13. Thus, Mr. Roychowdhury has submitted that in appropriate cases, the court could well entertain a belated application and in the instant case, the Court should entertain the belated application for recall of the order dated November 21, 1998.

14. On the contrary, Mr. Sabyasachi Bhattacharyya appearing on behalf of the opposite party has referred to the decision of Inderchand Jain (D) through L.Rs. Vs. Motilal (D) through L.Rs., and submits that re-appreciation of evidence by the review court is beyond the scope of its review jurisdiction. The Review Court cannot sit in appeal over its own order and rehearing of the matter is impermissible in law.

15. Thus, he submits that present application should be rejected. This decision, I hold, is appropriate in the instant situation and so, the application for review is not maintainable.

16. Mr. S. Bhattacharyya has referred to the decision of Ananda Mohan Khara v. Jaladhar Mondal and Anr. reported 1998 WBLR (Cal) 369, Mr. Bhattacharyya has submitted that when no period of limitation is provided, 90 days period is reasonable. In the instant case, the application u/s 151 of the CPC had been filed after one year from the date of setting aside the order.

17. Mr.
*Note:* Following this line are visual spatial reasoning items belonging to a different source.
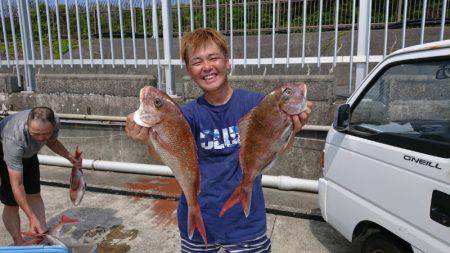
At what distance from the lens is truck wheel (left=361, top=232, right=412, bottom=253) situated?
249 cm

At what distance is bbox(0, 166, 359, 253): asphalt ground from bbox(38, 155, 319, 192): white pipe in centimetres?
12

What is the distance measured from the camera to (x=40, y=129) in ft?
11.1

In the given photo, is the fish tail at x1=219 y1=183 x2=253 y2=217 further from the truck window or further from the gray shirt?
the gray shirt

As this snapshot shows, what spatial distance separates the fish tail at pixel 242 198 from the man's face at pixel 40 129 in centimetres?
216

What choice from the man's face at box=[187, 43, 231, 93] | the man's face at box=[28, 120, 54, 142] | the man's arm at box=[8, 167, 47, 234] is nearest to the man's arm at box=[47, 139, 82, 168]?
the man's face at box=[28, 120, 54, 142]

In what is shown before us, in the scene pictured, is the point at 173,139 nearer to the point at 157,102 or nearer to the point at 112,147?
the point at 157,102

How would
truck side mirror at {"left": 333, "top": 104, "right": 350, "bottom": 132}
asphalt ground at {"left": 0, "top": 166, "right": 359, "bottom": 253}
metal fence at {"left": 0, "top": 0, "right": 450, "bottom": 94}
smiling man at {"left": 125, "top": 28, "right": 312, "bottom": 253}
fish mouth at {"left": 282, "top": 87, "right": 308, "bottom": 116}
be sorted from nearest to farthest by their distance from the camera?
fish mouth at {"left": 282, "top": 87, "right": 308, "bottom": 116}
smiling man at {"left": 125, "top": 28, "right": 312, "bottom": 253}
truck side mirror at {"left": 333, "top": 104, "right": 350, "bottom": 132}
asphalt ground at {"left": 0, "top": 166, "right": 359, "bottom": 253}
metal fence at {"left": 0, "top": 0, "right": 450, "bottom": 94}

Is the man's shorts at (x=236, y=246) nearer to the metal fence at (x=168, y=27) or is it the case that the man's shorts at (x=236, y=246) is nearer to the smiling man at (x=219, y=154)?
the smiling man at (x=219, y=154)

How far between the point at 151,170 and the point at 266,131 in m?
4.25

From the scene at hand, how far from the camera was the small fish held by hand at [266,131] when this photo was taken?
188 cm

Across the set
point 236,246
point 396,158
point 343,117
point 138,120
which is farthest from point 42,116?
point 396,158

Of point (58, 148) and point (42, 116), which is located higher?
point (42, 116)

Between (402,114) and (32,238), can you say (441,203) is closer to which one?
(402,114)

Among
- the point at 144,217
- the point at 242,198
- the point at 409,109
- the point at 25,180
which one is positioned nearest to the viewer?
the point at 242,198
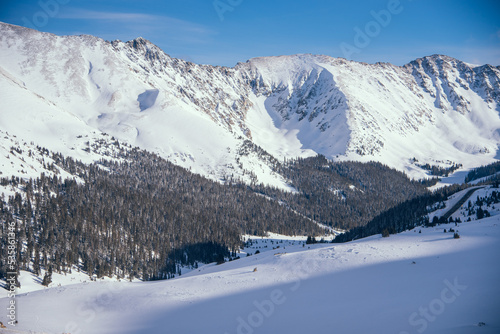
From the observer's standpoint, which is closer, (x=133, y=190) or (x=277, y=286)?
(x=277, y=286)

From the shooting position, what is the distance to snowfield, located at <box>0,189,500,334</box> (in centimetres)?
2903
Bhattacharyya has also referred to the decision of Tarapada Dey and Ors. v. Amitava Dey reported in 2009 (3) CHN 798 and thus, he submits that the review application under Order 47, Rule 1 of the CPC lies if there has been a discovery of new and important matter or evidence which, after exercise of due diligence was not within the knowledge of the applicant or could not be produced by him at the time when the decree was passed or order made, or on account of some mistake or error apparent on the face of the record, or for any other sufficient reason. In the instant case, the Petitioner having failed to satisfy either of the conditions of review, the Trial Court was justified in rejecting the belated application u/s 151 of the CPC and so, there is no scope of interference with the impugned order.

18. Having considered the above facts and circumstances, I am of the view that the learned Trial Judge is quite justified in passing the impugned order dated April 25, 2003 holding that service of summons was duly dispensed with upon Lilabati Banerjee, opposite party No. 4 and other opposite parties on consent by the parties. And so, there is no scope of interference with the order dated April 25, 2003. The learned Trial Judge has, therefore, rightly rejected the belated application u/s 151 of the CPC filed by Lilabati Banerjee by the order dated April 25, 2003.

19. Consequently, the application for review under Order 47, Rule 1 of the CPC is not maintainable as any of the conditions for review has not been fulfilled in the instant case. So, there is no scope of interference with the order dated June 16, 2008.

20. Accordingly, I am of the view that the Petitioner has failed to show errors of law in the impugned orders.

21. So, the application fails to succeed. It is, therefore, dismissed.

22. Considering the circumstances, there will be no order as to costs.

23. The records of the C.O. No. 3123 of 1998 disposed of on December 15, 1998 and the Title Suit No. 168 of 1967 now pending before the learned Civil Judge (Senior Division), 7th Court, Alipore be returned at once to the concerned Department and the Court.

24. Urgent xerox certified copy of this order, if applied for, be supplied to the learned Advocates for the parties on their usual undertaking.